Again, his interaction with “his” Batman, voiced here by Kevin Conroy, is the foundation on which the character’s personality is built. This Batman is a haunted, brooding vigilante, who prides himself on being able to escape any situation, deduce any crime, and guarding his city with his life. Hamill responds with a Joker that treats Batman as a counterpart, the yin to his yang, and enjoys trying to get him to laugh once in a while. The superb episode “The Man Who Killed Batman”, where a low level mobster is thought to have murdered The Dark Knight, features a comedy funeral for Conroy’s character, with a darkly hilarious eulogy by The Joker:
Dear friends…Today is the day that the clown cried. And he cries not for the passing of one man, but for the death of a dream. The dream that he would someday taste the ultimate victory over his hated enemy. For it was the Batman who made me the happy soul I am today. How I agonized over the perfect way to thank him for that. Perhaps with a cyanide pie in the face. Or an exploding whoopee cushion playfully planted in the Batmobile. But those dreams were dashed by the weasely little gunsel sitting there in our midst. The cowardly insignificant ganef who probably got lucky when Batman slipped on the slime trail this loser left behind him. This mound of diseased hyena filth who’s not fit to lick the dirt from my spats!… But I digress. The time for sorrow has passed. It’s time to look ahead to a future filled with smiles. And I’ll be smiling again just as soon as we take that man there and slap him in that box there, and roll him into that vat of acid there!

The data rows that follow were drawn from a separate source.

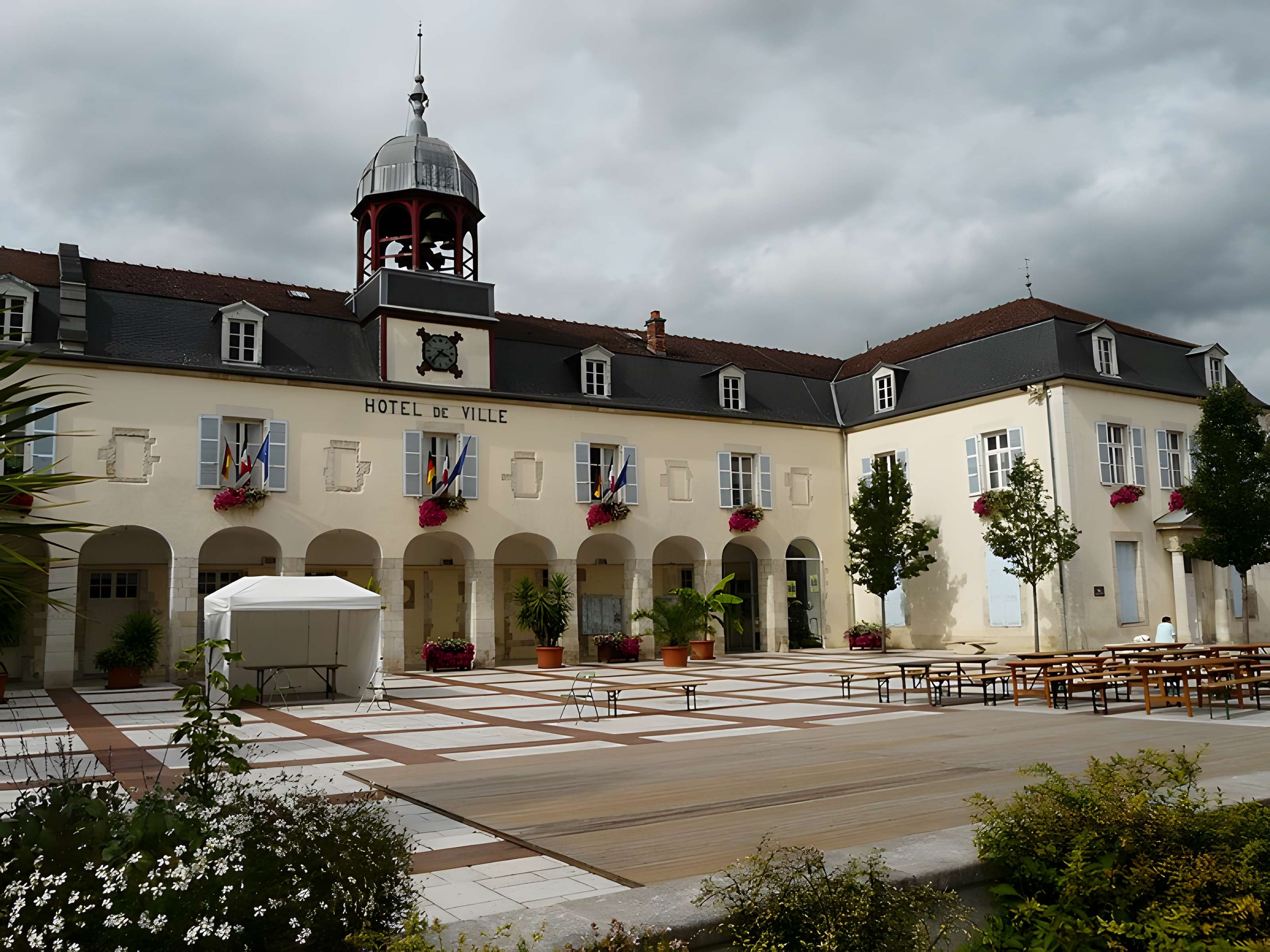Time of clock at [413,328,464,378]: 3:36
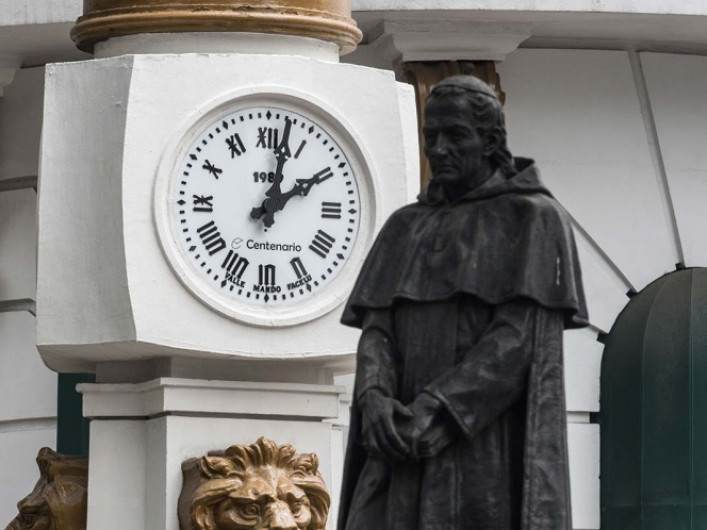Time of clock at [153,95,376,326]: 2:02
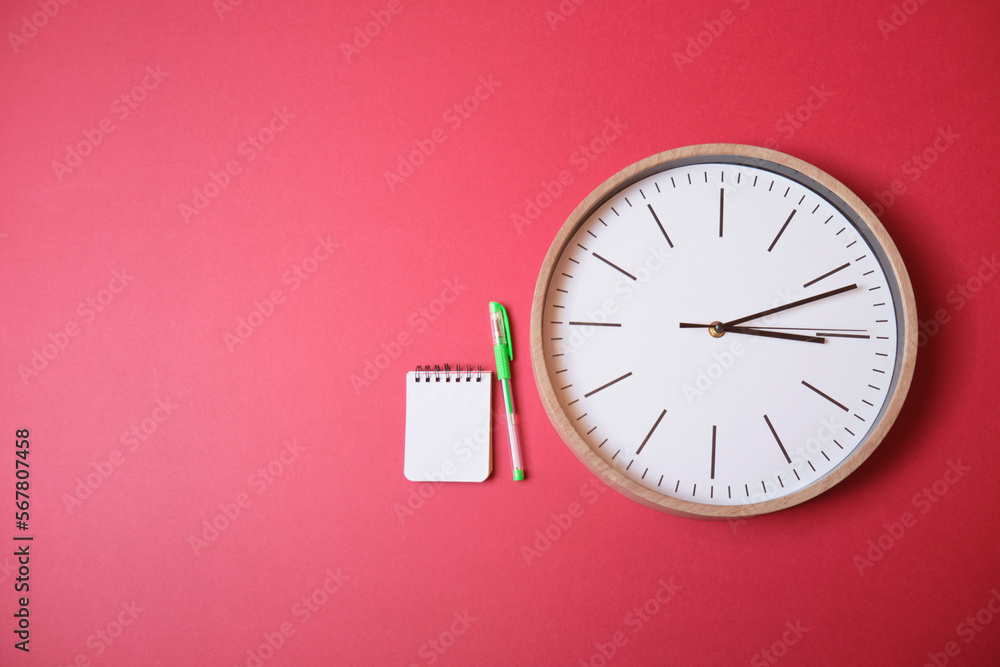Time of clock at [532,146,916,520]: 3:11
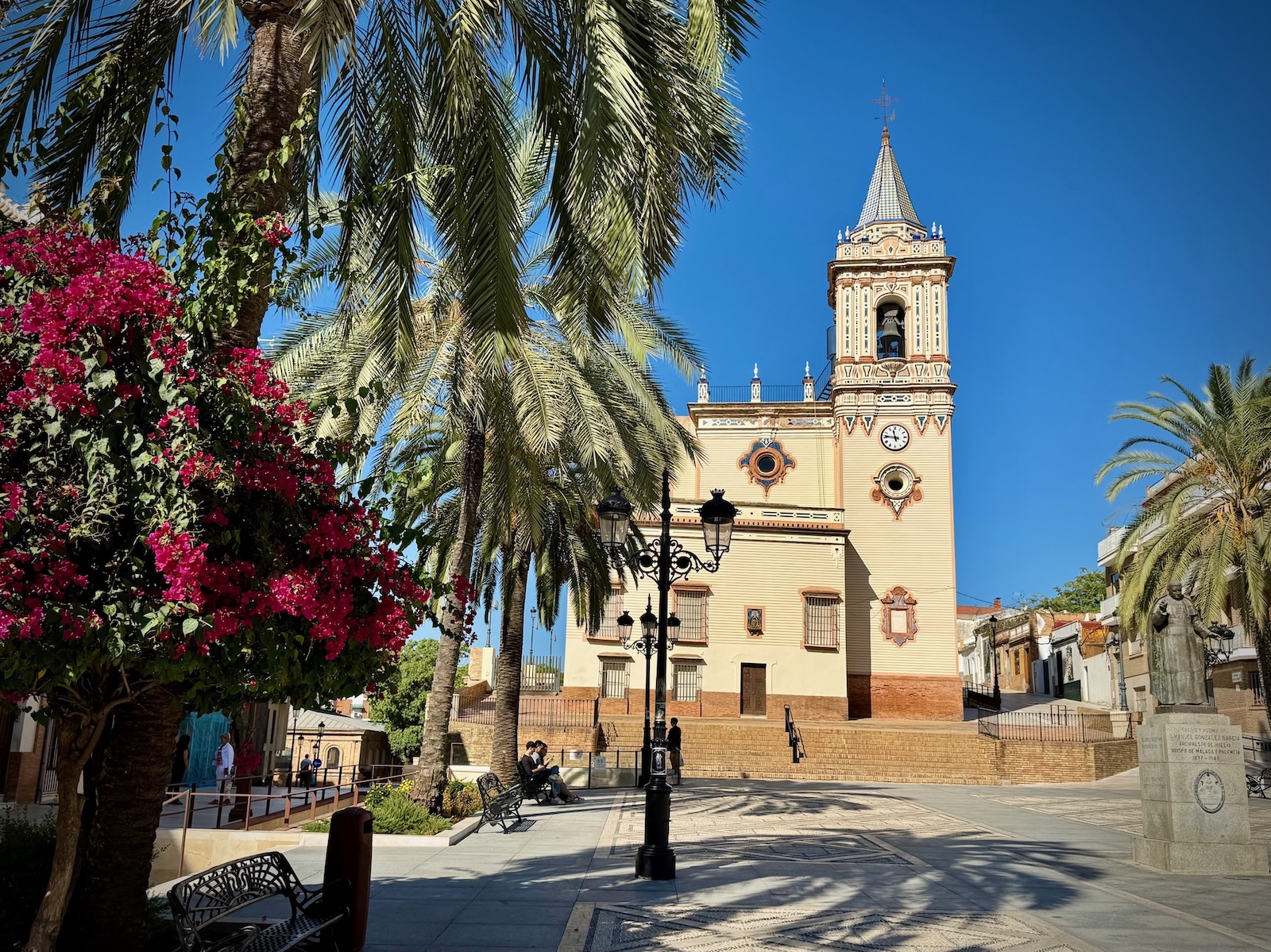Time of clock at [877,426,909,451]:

Hamill’s work was so strong, that when it came to voice actors for Rocksteady’s video games based around Batman, there was only one natural choice. Hamill’s lines are delivered so precisely and in keeping with the slightly more demonic tone of this Joker, that it’s easy to see why he’s generally considered to stand alongside his cinematic brethren.
It’s therefore safe to say that Leto has a lot to live up to, but if he puts his own spin on the character, maybe turning that backlash that arrived after the first pictures of him into smiles on the faces of all those who doubted him. If he fails, it won’t kill his career, but it will hurt it. Really, really bad.